YOUR TASKS
**A)** Name every trade union leader mentioned by name in the post about the June 30 strike.
**B)** From the post about the June 30 strike, return the passage starting with "God bless 1926" and going on through "so, destroying them.", copied word for word.

Sunday, June 19, 2011

God bless 1926


AS  THURSDAY JUNE  30 DRAWS ever nearer, the overblown language used by the trade unions becomes common coinage among impatient leaders who cannot wait to take on a Tory government once again. Such is their extravagant  analysis of  the Great Day, that it  is being compared to the 1926 General Strike, when thousands of desperate and hungry workers from occupations that bore little comparison with the well heated classrooms, town halls, and government offices of those that will be marching at the end of this month.
            For trade union leaders, it has never been enough that they should protect the working conditions of their members, for, such is the extent of their own self-importance, that they also believe themselves to be generals leading an army against their class enemies, and in doing so, destroying them.
            Of course, such quixotic fantasies never materializes into anything more than further suffering heaped upon ordinary trade unionists who are used (when the opportunity arises) as pawns in their leaders political struggle. Those poor benighted idiots who elect their dysfunctional leaders to their posts, must learn to pay attention. By not doing  so, you end up with the likes of Bob Crow, Dave Prentice, Brendan Barber, and Mark Serwotka.
            Trade Union leadership ballots are notoriously frugal when it comes to turnout, and therefore, it could be argued that the members deserve what they get in the way of leadership. But unlike the hardcore of members, who live and breathe trade union politics,  the majority do not even bother to vote in leadership elections.
            When it comes to voting for strike action, turnout once again is often embarrassingly unkind to the leadership of the union.
           
IN 1926, TO HAVE USED THE WORD STARVATION to describe the state of thousands of British workers’ families, was to prove no exaggeration; for, all that those men on strike at the time wanted, was the ability to feed their families.
            But even in 1926 there were those among the trade union leadership, who sought to profit from the opportunity given them by history, to mount a political challenge that used their members’ real and genuine concerns to ferment a challenge to the very system itself.

MATERIAL PROVIDED
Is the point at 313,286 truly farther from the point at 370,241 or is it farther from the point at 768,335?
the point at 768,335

EXERCISE RESPONSES
**A)** Bob Crow, Dave Prentice, Brendan Barber, Mark Serwotka

**B)**
God bless 1926


AS  THURSDAY JUNE  30 DRAWS ever nearer, the overblown language used by the trade unions becomes common coinage among impatient leaders who cannot wait to take on a Tory government once again. Such is their extravagant  analysis of  the Great Day, that it  is being compared to the 1926 General Strike, when thousands of desperate and hungry workers from occupations that bore little comparison with the well heated classrooms, town halls, and government offices of those that will be marching at the end of this month.
            For trade union leaders, it has never been enough that they should protect the working conditions of their members, for, such is the extent of their own self-importance, that they also believe themselves to be generals leading an army against their class enemies, and in doing so, destroying them.